Hmm, I'm not totally sure about this one. I know the interest rate parity condition, but I'm not confident I can explain why it's so effective in practice. I'll do my best to reason through the potential factors at play.
This is a classic international finance question. The interest rate parity model is so effective because any deviations from parity get quickly corrected by traders taking advantage of the arbitrage opportunities. I'll emphasize that point in my response.
I'm a bit confused by the wording of the question. Is it asking why the interest rate parity model is effective, or why it's highly effective in practice? I'll need to make sure I understand the nuance there.
Okay, I think I've got a handle on this. The key is understanding how arbitrage forces drive interest rates and exchange rates to align with the interest rate parity condition. I'll focus on that in my answer.
Hmm, this seems like a tricky one. I'll need to think through the different factors that influence interest rate parity and how that relates to exchange rates.
Okay, let's see.
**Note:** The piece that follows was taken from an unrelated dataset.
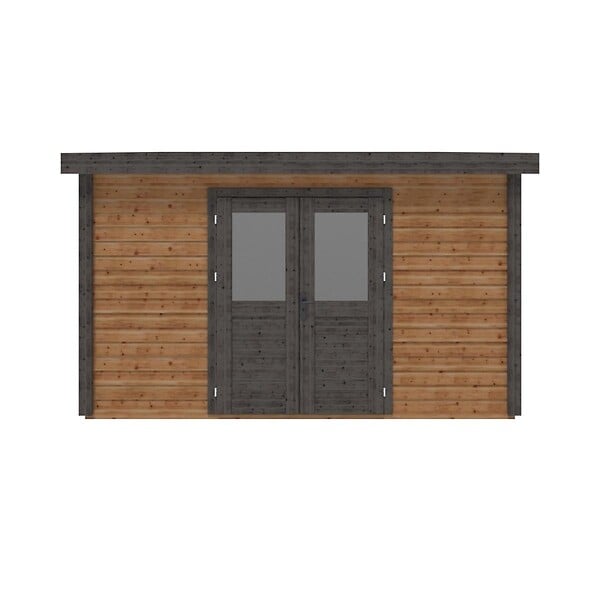 ALTANKA - Abri de jardin en bois Freya 4.09x4.09m - 16.73m2 - Ep. 28mm - Traité - 000468 - large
The question is asking which file installs the SMA diagnostics, so I need to look for the file that seems to be related to that. I'm leaning towards A or C, but I'll double-check to be sure.
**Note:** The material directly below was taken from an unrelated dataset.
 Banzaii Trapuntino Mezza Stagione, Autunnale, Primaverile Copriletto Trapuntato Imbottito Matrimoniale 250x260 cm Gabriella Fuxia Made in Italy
Hey, if governments can't even manage their own finances, what makes you think they can control exchange rates perfectly? Option A is about as realistic as a unicorn riding a flying pig.
Hah, divergence from parity? Impossible? Option B must be a joke. Market forces are way too chaotic for that. I bet some poor soul who believes that is going to get a rude awakening on this exam.
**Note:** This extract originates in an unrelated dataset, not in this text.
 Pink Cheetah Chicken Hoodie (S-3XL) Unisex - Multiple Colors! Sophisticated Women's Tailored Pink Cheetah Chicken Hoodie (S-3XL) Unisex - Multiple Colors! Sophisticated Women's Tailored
Option D sounds good to me. Speculators are the driving force behind interest rates and exchange rates, and they'll make sure parity is maintained. It's like magic, really.
I'm not so sure about that. Governments do actively manage their exchange rates, so option A seems more plausible to me. The interest rate parity model has its limitations in the real world.
I think option C is the best explanation. Arbitrage traders are constantly looking for any divergence from parity and quickly correct it, making the model highly effective in practice.